Verilen Metin:
Bir milyon iki yüz bin nüfuslu kocaman şehirde yalınız bir adamım.. öbür dünyadan mesaj geliyor bana dostlar..

    Galiba ben öldüm.. öldüğümü sanıyorum.. ben öldüm de siz yaşıyor musunuz ?

    Regaip Kandilinin tebrik etmek için akşam namazı öncesinde, ve sonrasında bir kısım dostları telefon ile aradım..

    Ekrem Hocaoğulları ağabeyimiz bizden hızlı davrandı ve ilk arayan o oldu.. sonra bizde dostalar aradık. bir çok dostumuz da bizi aradı.. arayanlara teşekkür ediyorum..

    Abdest alıp yatsı namazı ve Sakalı Şeref Ziyareti için Medine camine doğru koştum..

    Cep telefonumu evimde bıraktım , öyle camiye gittim..

    Eski dostları , komşuları görür iki sohbet ederim  diyordum..

    Caminin kapısından giren göz göze geldiklerimle : kafa selamı ile selamlaştık..

    Cami de Hacı Parlak hocam vaaz ve nasihat ediyordu ama, dinleyeni getir !

    Herkesin elinde cep telefonu mesaj okuyor, mesaj yazıyor olduğunu gördüm..

    Galiba ben öldüm ki : bana da bu kadar çok kişi mesaj yazdı. Diye düşünmeye başladım..

    Dikkat ettim: kimse kimsenin yüzüne bakmıyor.. herkes sevgilisi olan cep telefonu ile meşgul.. canım , biricik aşkım cep telefonum der gibi bakıyor !..

    Namaz çıkışı sohbet ederiz diye düşünüyordum ki : hoca dua edip Fatiha demesi ile birlikte herkes cep telefonuna sarıldı..

     Garip ama gerçek: Namazdan çıkan sevgilisi olan cep telefonunu , canı cananı sevgilisi cep telefonunu camii içinde açarak mesaj okuyanlar, yazanları gördüm..

    Yüzümüze bile bakmadılar.. bunların bu halini görünce galiba ben öldüm demeye başladım.. ben öldüm de bunlar yaşıyor mu ? orasını bilemedim..

     Canım sıkkın bir halde eve geldim: whatsaaap den 279 kişi kandil mesaj göndermiş.. tam 403 kişi de kısa mesaj yolu ile bize kandil mesajı göndermiş saat gece 22 gibi..

     Ben bu durumu görünce : ben öldüm galibe demeye başladım.. telefon ile arayan yok, mesaj çok..

Görev Yönergesi:
Kandil gecesi camide cep telefonlarıyla meşgul olan cemaati anlatan yazıyı, son cümlesinden başlayarak devam ettirir misin?

Sağlanan Bilgiler:
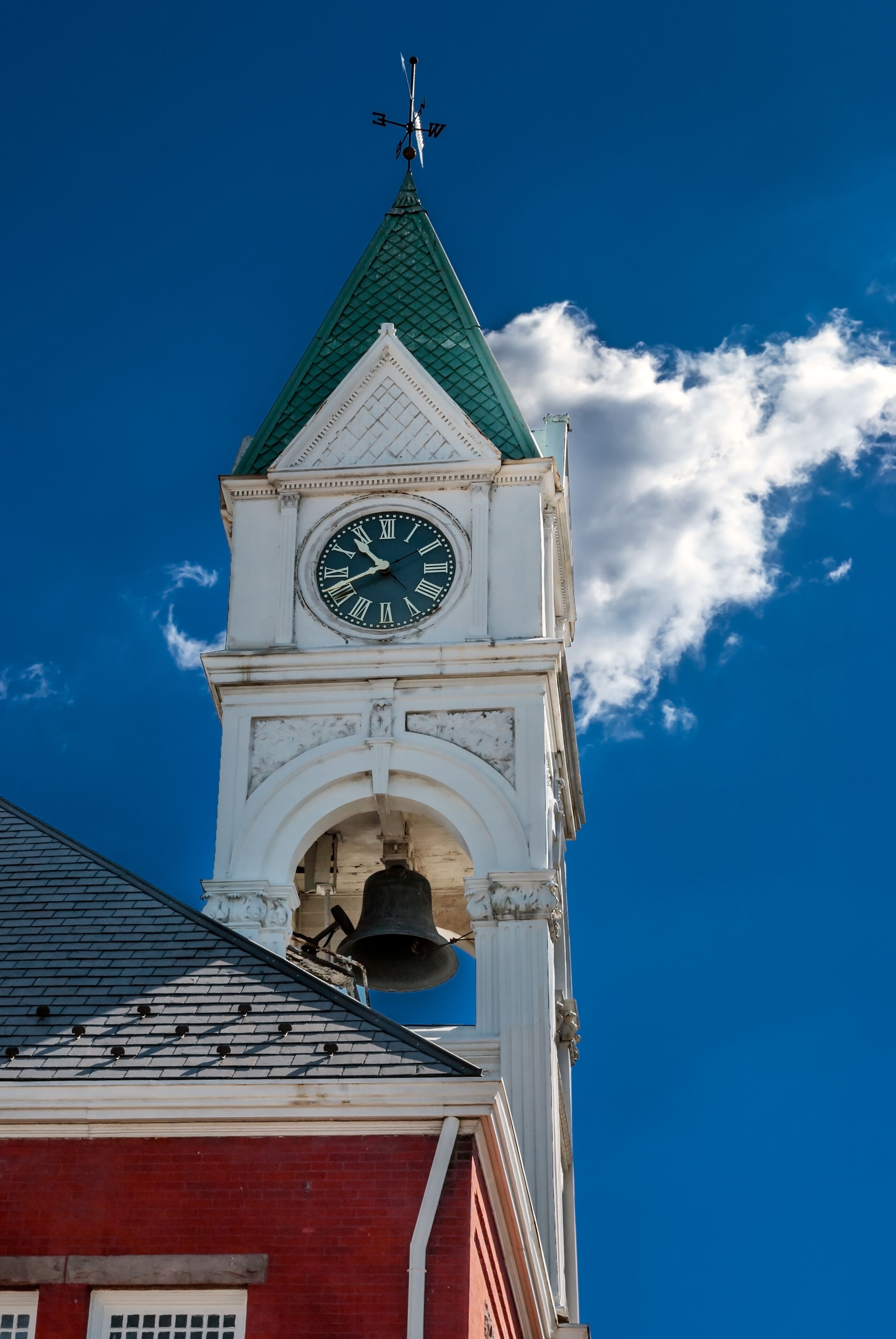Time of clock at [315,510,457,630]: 10:41
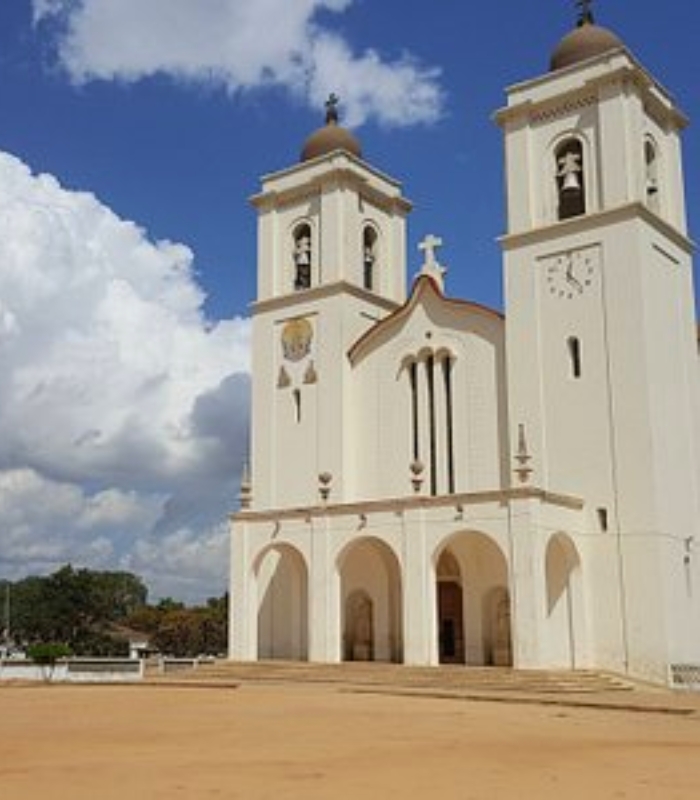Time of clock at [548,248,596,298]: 12:23
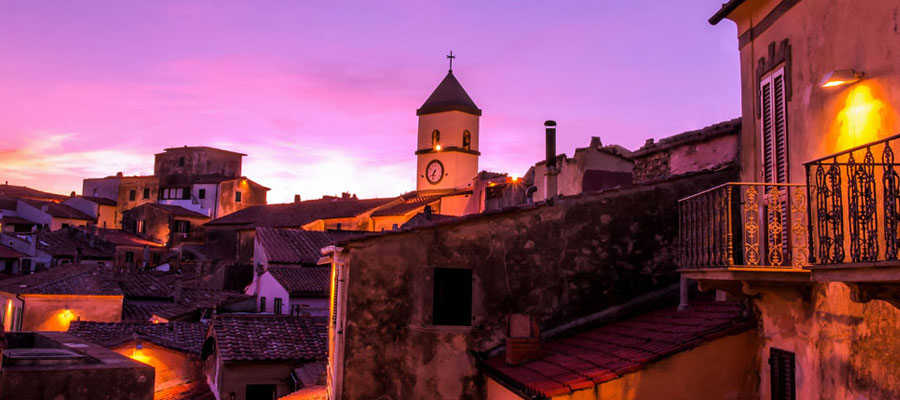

Çıktı:
     Ben ölmüş olmalıyım ki : Bu dostlar bana Fatiha yerine mesaj göndermişler.. 279 whatsapp ‘a nasıl cevap yazayım, 403 mesaja nasıl cevap vereyim, gözler görmüyor yakını okuyamıyorum.. ben öldüm ölmesine de galiba tüm dostlarda ölmüş olmalı..

     Regaip kandili ya : Sabah namazı için Ulucami’ye geldim..

     Neyse burada yaşayan birkaç sağ olan dost varmış , namaz sonrası zikir ve dua ile onlarla sohbet ettik.. İyiki yaşayan birkaç kişi var mış ? yoksa deliridim..

     Türkiye de 2018 yılında boşanma oranı bir önceki yıla göre yüzde 10 ,79 oranında artış göstermiş.. canı cananı sevgilimiz cep telefonlarımızla ilgilenmekten eşimize, çocuklarımıza, anne ve babamıza , kardeşlerimize, Dede ve Nenelerimize vakit ayıramadığımız için aile düzenimiz kalmadı.. mesajla yetiniyoruz.. dostlar.. Sevgili cep telefonumuz ağ olsun..!

     Evde Anne ve Baba veya Dede ve Nene kalmadığı için çocuklarımızı daha 2-3 yaşında kreşe veriyoruz, aile de eğitim kalmayınca, bu çocuklar akşam eve geldiğinde ise Anne ve Babası güya onu çok sevdiğini göstermek için eline 3 bin -6 bin TL cep telefonunu veriyor, okur yazar değil ama çocuk cep telefonu ile oynayarak sevgili oluyorlar..

     Evde Anna ve Baba, Dede, Nene gibi büyükler olmayan gençlerin evinde yetişen çocuklar aile sevgisinden uzak yalınız bir insan olarak yetişiyor..

     Dini bilgi sıfır, anne ve baba sevgisi sıfır (Telefon vererek sevgi olmuyor) Emmi, Teyze, Hala, Dayı , Dede ve Nene sevgisi ve bağı sıfır 82 Milyon nüfuslu Türkiye Cumhuriyeti Devleti içinde bir şehirde bir köyde yalınız başına yaşayan bir çocuk !.

     Çocuklar böyle büyürken : bizlerde Mahalle kültürümüzü kaybettik..

     Akşam eve geldiğimizde açık büfe gibi en az 5 çeşit yemek olurdu.. Komşudan bir tabak yemek geldiğinde tabağı boş gönderilmezdi..

     Allah ne verdi ise : tabağın içine konar , dolu olarak komşuya geri gönderilirdi.. Örnek, bizde bulgur pilavı varsa, komşunun pirinç pilavına renk katardı..

     Bu bir tabak yemek yokluktan veya muhtaçlıktan değil, bir birine bereket geçsin diye verilirdi.. dua istenirdi. ya bugün var mı veren ? .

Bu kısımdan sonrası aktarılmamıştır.